6. Complete other tasks assigned by the National Philosophy and Social Sciences Leading Group.

==== Separate disciplines ====
Education, art, and military science are listed separately in the National Social Science Fund. The planning, application, review, management, appraisal and completion of the three disciplines are handled by the National Education Science Planning Leading Group Office (located in the Chinese Academy of Educational Sciences of the Ministry of Education), the National Art Science Planning Leading Group Office (located in the Science and Technology Education Department of the Ministry of Culture and Tourism), and the PLA Philosophy and Social Science Planning Office (located in the Academy of Military Sciences of the Chinese People's Liberation Army ). Funding for the three disciplines of education, art, and military science is allocated separately by the National Social Science Fund. Relevant management measures are formulated separately by the three disciplines.

=== Entrusted management agency ===
The National Office for Philosophy and Social Sciences has entrusted the Philosophy and Social Sciences Planning Offices of provinces, autonomous regions, municipalities directly under the Central Government and the Xinjiang Production and Construction Corps (all located in the Propaganda Departments of the Party Committees at the same level) and the Philosophy and Social Sciences Planning Office of the PLA, as well as the Research Department of the Central Party School, the Research Bureau of the Chinese Academy of Social Sciences, and the Social Science Department of the Ministry of Education to assist in the application and management of national social science fund projects in their respective regions and systems.
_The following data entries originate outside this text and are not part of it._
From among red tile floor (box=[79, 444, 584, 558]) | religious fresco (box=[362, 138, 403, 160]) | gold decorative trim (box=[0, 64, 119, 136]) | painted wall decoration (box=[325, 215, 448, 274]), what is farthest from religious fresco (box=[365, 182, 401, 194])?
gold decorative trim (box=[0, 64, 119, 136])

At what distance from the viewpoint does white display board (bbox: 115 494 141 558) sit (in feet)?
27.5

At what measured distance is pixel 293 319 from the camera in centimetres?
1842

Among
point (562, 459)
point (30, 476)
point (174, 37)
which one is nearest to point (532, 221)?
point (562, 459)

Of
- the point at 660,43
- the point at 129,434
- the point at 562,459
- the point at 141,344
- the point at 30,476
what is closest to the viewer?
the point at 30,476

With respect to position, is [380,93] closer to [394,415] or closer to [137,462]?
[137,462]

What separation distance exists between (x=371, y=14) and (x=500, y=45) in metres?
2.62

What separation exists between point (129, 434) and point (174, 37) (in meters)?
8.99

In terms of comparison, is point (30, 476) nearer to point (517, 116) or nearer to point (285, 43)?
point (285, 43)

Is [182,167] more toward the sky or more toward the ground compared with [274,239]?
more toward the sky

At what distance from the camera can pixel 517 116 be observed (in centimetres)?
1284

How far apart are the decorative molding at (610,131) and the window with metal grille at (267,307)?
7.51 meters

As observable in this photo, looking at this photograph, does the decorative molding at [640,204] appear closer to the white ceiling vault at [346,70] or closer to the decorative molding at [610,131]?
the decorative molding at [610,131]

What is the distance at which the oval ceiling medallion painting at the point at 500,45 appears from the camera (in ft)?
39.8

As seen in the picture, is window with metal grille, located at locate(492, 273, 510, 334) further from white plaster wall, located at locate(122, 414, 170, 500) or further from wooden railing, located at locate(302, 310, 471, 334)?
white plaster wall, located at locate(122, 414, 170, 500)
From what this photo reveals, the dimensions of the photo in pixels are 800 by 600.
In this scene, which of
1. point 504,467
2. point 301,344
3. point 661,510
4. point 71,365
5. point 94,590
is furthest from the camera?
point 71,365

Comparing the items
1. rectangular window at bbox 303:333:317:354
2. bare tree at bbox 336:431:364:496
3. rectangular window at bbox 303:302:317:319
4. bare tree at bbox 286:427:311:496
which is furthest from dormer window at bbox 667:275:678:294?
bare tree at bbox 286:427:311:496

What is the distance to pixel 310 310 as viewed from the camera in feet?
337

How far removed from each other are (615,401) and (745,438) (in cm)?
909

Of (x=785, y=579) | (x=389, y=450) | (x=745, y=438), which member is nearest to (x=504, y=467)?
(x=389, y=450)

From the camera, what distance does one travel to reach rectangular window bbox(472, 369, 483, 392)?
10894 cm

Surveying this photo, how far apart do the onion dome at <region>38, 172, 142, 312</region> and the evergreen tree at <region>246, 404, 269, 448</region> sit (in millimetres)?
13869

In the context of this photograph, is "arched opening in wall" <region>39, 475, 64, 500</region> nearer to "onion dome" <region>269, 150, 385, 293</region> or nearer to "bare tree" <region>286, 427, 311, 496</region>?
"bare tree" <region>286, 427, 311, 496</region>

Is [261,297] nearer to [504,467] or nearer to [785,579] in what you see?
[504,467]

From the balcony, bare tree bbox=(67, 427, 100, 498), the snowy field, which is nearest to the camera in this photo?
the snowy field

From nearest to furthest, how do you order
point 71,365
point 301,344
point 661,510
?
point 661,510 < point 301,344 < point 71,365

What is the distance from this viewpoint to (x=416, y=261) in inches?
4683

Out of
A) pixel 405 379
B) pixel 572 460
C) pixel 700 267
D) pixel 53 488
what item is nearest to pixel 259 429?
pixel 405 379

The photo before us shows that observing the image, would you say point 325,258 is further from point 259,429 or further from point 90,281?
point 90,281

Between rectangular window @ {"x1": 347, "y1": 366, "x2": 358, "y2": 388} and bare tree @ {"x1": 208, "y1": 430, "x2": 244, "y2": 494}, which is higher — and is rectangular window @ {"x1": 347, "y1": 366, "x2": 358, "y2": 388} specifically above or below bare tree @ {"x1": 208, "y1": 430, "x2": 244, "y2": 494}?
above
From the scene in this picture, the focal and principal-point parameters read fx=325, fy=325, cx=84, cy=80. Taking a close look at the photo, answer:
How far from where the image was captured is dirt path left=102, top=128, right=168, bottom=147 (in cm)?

Its main responsibilities are:

1. Organize philosophy and social science researchers in the region and system to apply for national social science fund projects;
2. Review the authenticity and validity of materials submitted by applicants or project leaders in this region and system;
3. Supervise the implementation of guarantee conditions for the implementation of National Social Science Fund projects;
4. Cooperate with the National Social Science Work Office to supervise and inspect the implementation of National Social Science Fund projects and the use of funding, and appraise, review and promote the research results of National Social Science Fund projects.

The National Social Science Work Office provides guidance and supervision for the relevant work of each entrusted management agency.